**Your goal:** Would you please copy the part of the material below that opens with the line containing "Зелень, выращенная в домашних условиях" and closes with the line containing "green on blue IMG 0964 Art Print"? Copy it exactly, and only it.

**Dataset records:**
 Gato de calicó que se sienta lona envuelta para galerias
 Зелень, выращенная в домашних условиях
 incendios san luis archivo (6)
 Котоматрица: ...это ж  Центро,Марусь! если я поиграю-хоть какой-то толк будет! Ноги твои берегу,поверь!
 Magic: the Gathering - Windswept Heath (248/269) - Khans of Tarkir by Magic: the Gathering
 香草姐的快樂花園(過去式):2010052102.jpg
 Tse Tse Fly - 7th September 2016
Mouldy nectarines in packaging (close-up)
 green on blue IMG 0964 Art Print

...

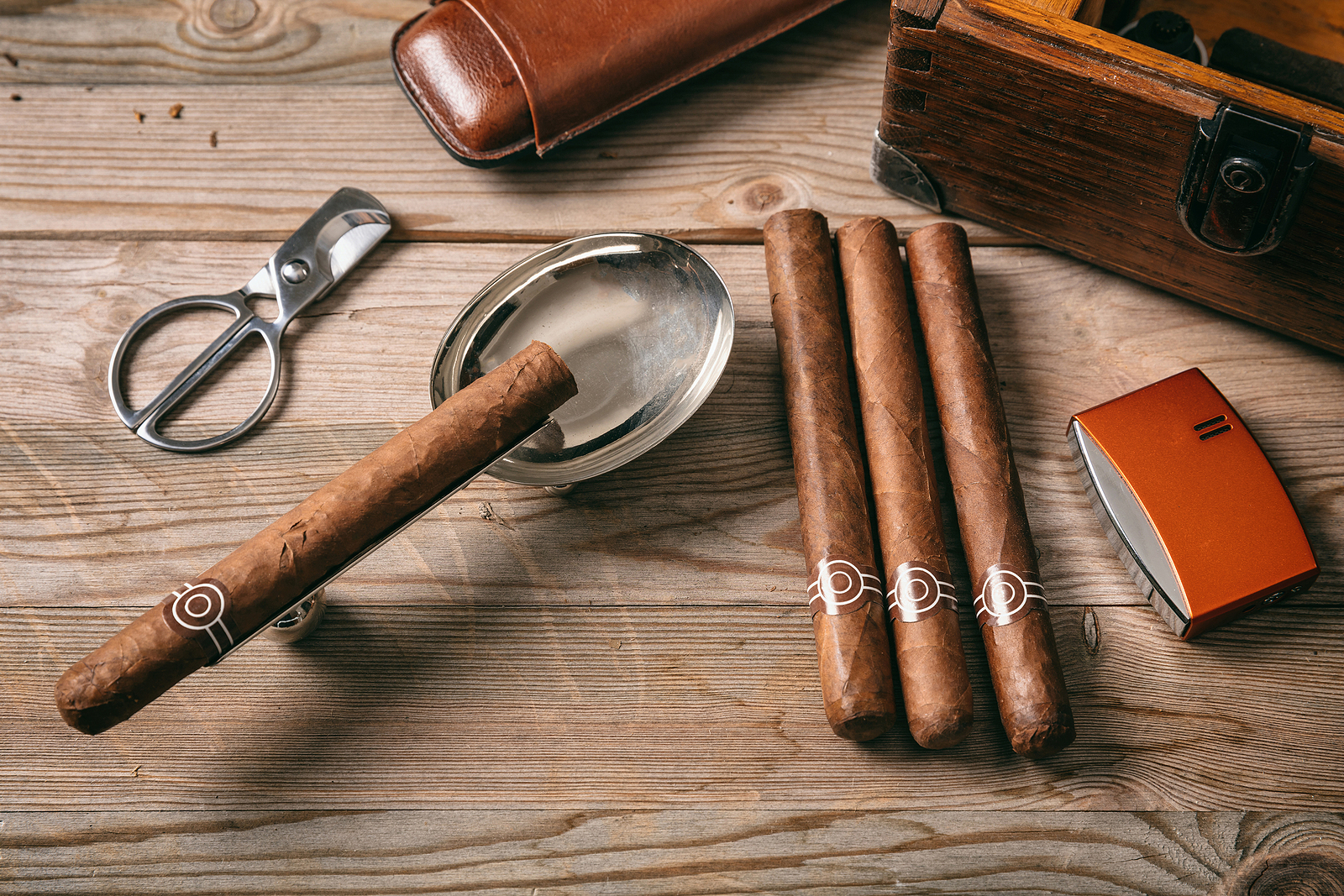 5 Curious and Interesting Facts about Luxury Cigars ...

**Solution for this problem:**
 Зелень, выращенная в домашних условиях
 incendios san luis archivo (6)
 Котоматрица: ...это ж  Центро,Марусь! если я поиграю-хоть какой-то толк будет! Ноги твои берегу,поверь!
 Magic: the Gathering - Windswept Heath (248/269) - Khans of Tarkir by Magic: the Gathering
 香草姐的快樂花園(過去式):2010052102.jpg
 Tse Tse Fly - 7th September 2016
Mouldy nectarines in packaging (close-up)
 green on blue IMG 0964 Art Print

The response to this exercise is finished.